■ **OBIETTIVO INDICATO A**: Duplica senza alcuna modifica le righe riportate più sotto, cominciando dalla prima e fermandoti dopo quella che contiene "[757,387,1270,695]", inclusa.

■ **BLOCCO DI TESTO**:
Rodotà, occasione perduta
Nel corso dell’intervista rilasciata ieri sera a Fabio Fazio abbiamo avuto l’ennesima riprova, se mai ve ne fosse necessità, dell’altissimo profilo civile, morale ed istituzionale del professor Stefano Rodotà, cosa che ha messo ulteriormente in evidenza l’inescusabile ostracismo del Partito Democratico nei riguardi dell’esimio giurista, un vero e proprio scandalo che tutt’oggi risulta incompreso, poiché inspiegato (probabilmente perché inspiegabile) agli occhi di un elettorato sempre più deluso e indignato. Vorrei soffermarmi, segnatamente, su due passaggi dell’intervista che ho trovato particolarmente rilevanti e che, sia pure in minima parte, possono contribuire a far luce sulle irragionevoli ragioni del «gran rifiuto».
Anzitutto, l’insistenza del professor Rodotà sulla tutela dei diritti inalienabili della persona a fronte di una civiltà e di una politica che dimostrano ormai di obbedire soltanto alla legge implacabile e inumana del mercato: affermazione di un’attualità sconcertante, vista la morte di 348 persone e il mancato ritrovamento di altre 761, per lo più donne e bambini, coinvolte nel crollo di una fabbrica tessile di Dacca, nel Bangladesh, testimonianza agghiacciante e ignorata del fatto che la schiavitù, in verità, è lungi dall’essere abolita. In quella fabbrica apparsa fugacemente nelle cronache di questi giorni al fine di ottemperare al rito ipocrita di una contrizione forzata, ma in verità non sentita, le grandi firme della moda occidentale facevano confezionare i loro prodotti e lievitare i loro guadagni, in spregio a ogni diritto della persona e del lavoratore. La logica di mercato, al contrario, bandisce il diritto e la sua inalienabilità dai propri orizzonti, trasformando la vita umana in merce e dando al suo inestimabile valore un prezzo infimo. Denunciare questa situazione è, fino a prova contraria, compito di una sinistra che, invece, sembra aver abdicato al suo ruolo, dacché isola, estromettendole dalle proprie fila, le persone che su tali questioni si esprimono con chiarezza e lungimiranza.

■ **RIGHE ESTRATTE**:
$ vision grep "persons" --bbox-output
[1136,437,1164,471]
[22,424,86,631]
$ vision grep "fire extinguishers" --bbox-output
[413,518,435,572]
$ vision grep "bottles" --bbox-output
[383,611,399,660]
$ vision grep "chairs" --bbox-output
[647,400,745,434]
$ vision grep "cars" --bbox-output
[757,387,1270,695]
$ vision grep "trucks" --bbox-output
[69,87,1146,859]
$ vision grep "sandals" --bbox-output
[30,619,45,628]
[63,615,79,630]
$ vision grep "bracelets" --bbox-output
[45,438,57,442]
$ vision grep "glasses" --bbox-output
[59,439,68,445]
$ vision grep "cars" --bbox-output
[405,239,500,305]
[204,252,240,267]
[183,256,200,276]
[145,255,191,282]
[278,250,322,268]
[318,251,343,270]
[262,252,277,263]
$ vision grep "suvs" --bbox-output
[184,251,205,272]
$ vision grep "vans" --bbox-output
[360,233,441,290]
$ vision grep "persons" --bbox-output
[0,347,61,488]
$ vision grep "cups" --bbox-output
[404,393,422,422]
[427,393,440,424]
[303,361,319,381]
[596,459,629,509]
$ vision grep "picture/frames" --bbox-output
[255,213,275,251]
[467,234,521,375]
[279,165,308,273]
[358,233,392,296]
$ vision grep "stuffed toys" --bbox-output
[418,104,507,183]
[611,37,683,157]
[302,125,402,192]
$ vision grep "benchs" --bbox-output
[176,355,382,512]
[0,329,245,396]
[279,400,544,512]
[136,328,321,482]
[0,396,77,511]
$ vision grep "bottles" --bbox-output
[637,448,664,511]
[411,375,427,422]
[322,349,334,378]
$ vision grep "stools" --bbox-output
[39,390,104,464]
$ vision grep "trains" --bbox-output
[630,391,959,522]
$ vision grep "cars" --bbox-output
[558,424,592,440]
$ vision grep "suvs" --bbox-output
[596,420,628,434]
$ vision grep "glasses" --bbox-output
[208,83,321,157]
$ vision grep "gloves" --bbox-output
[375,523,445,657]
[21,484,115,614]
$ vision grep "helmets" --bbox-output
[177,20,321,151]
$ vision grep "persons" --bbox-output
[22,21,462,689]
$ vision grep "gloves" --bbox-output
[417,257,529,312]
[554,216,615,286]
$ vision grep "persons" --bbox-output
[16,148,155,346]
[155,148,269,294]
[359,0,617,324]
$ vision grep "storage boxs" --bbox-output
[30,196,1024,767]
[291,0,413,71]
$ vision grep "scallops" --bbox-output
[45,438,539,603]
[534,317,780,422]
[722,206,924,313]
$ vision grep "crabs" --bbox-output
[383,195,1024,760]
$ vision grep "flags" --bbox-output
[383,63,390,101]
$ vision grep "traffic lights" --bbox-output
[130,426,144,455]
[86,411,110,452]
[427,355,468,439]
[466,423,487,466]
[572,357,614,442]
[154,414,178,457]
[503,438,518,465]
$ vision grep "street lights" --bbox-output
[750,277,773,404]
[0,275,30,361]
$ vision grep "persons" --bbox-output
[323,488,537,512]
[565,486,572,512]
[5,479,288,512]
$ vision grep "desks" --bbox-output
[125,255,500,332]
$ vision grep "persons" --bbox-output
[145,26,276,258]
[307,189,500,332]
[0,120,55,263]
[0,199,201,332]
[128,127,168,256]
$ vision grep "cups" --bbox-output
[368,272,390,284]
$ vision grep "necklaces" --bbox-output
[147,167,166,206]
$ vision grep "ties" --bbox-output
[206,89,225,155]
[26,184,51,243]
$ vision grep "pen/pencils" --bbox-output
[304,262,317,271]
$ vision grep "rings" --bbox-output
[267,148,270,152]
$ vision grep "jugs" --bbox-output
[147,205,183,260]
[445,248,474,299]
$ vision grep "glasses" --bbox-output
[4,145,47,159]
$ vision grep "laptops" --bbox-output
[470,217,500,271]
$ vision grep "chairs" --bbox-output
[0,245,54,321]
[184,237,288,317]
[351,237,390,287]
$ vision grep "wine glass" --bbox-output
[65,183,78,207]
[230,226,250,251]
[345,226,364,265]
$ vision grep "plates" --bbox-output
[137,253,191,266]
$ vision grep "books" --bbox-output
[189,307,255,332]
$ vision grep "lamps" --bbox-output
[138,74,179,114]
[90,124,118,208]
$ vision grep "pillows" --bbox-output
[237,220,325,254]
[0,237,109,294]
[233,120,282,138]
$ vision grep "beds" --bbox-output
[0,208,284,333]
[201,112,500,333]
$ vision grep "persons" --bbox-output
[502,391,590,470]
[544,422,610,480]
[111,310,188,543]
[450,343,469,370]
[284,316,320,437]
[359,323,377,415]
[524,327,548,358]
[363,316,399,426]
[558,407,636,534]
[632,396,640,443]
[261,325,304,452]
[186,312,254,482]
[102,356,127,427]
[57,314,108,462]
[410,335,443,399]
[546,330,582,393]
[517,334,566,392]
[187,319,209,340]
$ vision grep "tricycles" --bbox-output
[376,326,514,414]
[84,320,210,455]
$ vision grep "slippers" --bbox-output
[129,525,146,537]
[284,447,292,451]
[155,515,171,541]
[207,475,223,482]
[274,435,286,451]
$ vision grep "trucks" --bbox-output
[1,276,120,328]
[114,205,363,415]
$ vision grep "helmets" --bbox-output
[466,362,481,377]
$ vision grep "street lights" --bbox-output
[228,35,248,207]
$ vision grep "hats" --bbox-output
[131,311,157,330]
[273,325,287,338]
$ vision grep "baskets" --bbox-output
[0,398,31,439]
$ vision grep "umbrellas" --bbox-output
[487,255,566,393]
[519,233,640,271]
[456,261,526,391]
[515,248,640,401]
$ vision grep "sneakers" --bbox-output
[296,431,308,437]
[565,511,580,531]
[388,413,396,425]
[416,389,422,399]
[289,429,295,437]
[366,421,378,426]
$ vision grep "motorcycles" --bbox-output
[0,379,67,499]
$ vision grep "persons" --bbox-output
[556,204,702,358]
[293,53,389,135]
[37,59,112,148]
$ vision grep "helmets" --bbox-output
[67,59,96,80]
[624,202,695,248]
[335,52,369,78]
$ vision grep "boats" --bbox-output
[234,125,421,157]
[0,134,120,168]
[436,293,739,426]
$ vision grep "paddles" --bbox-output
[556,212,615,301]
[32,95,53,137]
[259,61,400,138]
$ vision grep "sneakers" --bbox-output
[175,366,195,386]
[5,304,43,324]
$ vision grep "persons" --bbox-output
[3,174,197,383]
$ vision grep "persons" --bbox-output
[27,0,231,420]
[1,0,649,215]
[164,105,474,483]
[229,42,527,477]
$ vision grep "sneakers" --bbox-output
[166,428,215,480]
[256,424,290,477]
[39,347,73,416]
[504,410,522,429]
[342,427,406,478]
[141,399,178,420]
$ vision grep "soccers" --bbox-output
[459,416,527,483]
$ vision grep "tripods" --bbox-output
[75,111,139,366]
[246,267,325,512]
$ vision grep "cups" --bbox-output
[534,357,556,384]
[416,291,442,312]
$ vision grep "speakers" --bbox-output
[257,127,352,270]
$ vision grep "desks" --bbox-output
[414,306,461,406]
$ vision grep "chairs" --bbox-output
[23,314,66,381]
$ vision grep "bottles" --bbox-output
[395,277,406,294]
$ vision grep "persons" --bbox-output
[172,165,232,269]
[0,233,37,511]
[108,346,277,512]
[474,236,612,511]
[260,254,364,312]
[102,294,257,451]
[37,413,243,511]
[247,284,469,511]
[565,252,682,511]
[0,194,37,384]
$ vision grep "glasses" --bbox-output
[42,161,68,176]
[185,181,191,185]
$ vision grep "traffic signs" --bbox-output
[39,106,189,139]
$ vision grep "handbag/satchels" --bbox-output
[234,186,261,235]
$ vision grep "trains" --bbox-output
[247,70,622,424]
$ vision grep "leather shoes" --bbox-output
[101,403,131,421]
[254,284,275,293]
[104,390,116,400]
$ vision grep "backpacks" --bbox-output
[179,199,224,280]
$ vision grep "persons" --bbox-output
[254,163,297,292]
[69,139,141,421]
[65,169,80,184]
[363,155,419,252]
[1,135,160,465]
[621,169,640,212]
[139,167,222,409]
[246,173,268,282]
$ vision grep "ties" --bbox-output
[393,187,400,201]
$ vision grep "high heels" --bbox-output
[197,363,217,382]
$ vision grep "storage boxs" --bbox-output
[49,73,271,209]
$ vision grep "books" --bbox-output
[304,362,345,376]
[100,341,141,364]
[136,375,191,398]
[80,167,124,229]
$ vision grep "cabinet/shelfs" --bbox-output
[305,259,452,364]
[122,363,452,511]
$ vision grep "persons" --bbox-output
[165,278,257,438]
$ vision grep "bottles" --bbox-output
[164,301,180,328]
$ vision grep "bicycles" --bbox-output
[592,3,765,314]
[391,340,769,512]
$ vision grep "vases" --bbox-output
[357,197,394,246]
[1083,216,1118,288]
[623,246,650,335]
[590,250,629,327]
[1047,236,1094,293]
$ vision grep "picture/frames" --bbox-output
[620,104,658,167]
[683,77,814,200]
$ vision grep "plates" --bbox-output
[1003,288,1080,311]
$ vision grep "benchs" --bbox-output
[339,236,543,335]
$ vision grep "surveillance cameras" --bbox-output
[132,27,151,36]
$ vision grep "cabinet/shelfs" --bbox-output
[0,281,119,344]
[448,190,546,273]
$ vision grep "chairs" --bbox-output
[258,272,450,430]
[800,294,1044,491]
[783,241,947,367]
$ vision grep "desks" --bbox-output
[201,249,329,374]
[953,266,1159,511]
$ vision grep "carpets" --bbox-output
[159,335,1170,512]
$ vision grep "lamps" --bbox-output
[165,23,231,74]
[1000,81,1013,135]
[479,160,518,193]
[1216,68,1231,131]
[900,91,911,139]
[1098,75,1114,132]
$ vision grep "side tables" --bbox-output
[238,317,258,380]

■ **OBIETTIVO INDICATO B**:
In base all'articolo su Rodotà, rispondi alle domande seguenti.
(i) A chi ha rilasciato l'intervista il professor Stefano Rodotà?
(ii) Quante persone sono morte nel crollo della fabbrica tessile?
(iii) In quale città e in quale paese si trovava quella fabbrica?

■ **SOLUZIONE PROPOSTA A**:
$ vision grep "persons" --bbox-output
[1136,437,1164,471]
[22,424,86,631]
$ vision grep "fire extinguishers" --bbox-output
[413,518,435,572]
$ vision grep "bottles" --bbox-output
[383,611,399,660]
$ vision grep "chairs" --bbox-output
[647,400,745,434]
$ vision grep "cars" --bbox-output
[757,387,1270,695]

■ **SOLUZIONE PROPOSTA B**:
(i) A Fabio Fazio.
(ii) 348 persone.
(iii) A Dacca, nel Bangladesh.